* **Prompt**:
Substitute "observer" for every occurrence of "camera" in the entries below, and reproduce all the entries with no other changes.

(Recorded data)
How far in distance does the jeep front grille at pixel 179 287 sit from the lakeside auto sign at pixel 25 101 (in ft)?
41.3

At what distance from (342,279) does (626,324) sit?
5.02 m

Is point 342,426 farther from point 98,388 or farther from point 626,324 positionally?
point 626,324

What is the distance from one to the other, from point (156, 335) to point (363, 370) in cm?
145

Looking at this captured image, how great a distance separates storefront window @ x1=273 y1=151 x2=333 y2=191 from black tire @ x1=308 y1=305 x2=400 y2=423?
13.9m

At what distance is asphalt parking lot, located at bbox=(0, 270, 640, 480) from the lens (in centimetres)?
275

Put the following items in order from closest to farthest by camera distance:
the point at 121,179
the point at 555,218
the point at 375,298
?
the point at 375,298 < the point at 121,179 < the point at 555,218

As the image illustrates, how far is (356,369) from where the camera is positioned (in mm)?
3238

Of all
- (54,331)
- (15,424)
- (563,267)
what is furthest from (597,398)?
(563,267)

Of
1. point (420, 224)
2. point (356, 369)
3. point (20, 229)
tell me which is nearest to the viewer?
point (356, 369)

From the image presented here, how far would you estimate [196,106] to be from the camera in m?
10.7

* **Right answer**:
How far in distance does the jeep front grille at pixel 179 287 sit from the lakeside auto sign at pixel 25 101 (in ft)?
41.3

At what distance from (342,279) does (626,324) sit?
5.02 m

Is point 342,426 farther from point 98,388 or farther from point 626,324 positionally?
point 626,324

What is the distance from one to the other, from point (156, 335) to point (363, 370) in cm?
145

Looking at this captured image, how great a distance separates storefront window @ x1=273 y1=151 x2=333 y2=191 from black tire @ x1=308 y1=305 x2=400 y2=423?
13.9m

At what distance is asphalt parking lot, located at bbox=(0, 270, 640, 480) from the lens (in centimetres)?
275

Put the following items in order from closest to farthest by observer distance:
the point at 121,179
the point at 555,218
the point at 375,298
?
the point at 375,298 < the point at 121,179 < the point at 555,218

As the image illustrates, how far is (356,369) from where the observer is positioned (in mm)?
3238

Of all
- (54,331)
- (15,424)
- (563,267)
what is furthest from (597,398)?
(563,267)

Of
1. point (420, 224)
2. point (356, 369)
3. point (20, 229)
tell me which is nearest to the viewer?
point (356, 369)

From the image presented here, how far would you estimate [196,106] to be from the observer in m?
10.7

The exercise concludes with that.